- [WHAT IS BEING ASKED]
Count how many lines in the listing below contain the string "closest", matching case exactly, and reply with only that number.

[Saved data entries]
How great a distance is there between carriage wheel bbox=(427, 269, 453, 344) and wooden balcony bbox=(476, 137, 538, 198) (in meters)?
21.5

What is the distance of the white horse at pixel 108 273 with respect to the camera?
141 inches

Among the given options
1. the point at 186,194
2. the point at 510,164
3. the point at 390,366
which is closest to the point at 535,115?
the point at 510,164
---
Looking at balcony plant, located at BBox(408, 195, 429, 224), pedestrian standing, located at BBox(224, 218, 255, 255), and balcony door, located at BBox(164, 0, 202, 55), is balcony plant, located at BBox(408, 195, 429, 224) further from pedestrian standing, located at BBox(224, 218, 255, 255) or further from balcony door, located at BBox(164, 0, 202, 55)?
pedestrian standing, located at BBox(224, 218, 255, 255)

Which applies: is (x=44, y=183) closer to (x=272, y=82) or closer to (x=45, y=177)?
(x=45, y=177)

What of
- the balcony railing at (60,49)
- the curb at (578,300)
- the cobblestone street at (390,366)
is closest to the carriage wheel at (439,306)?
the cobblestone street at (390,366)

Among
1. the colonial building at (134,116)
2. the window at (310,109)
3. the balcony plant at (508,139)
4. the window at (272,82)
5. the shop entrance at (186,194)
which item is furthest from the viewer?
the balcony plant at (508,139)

- [CORRECT OUTPUT]
2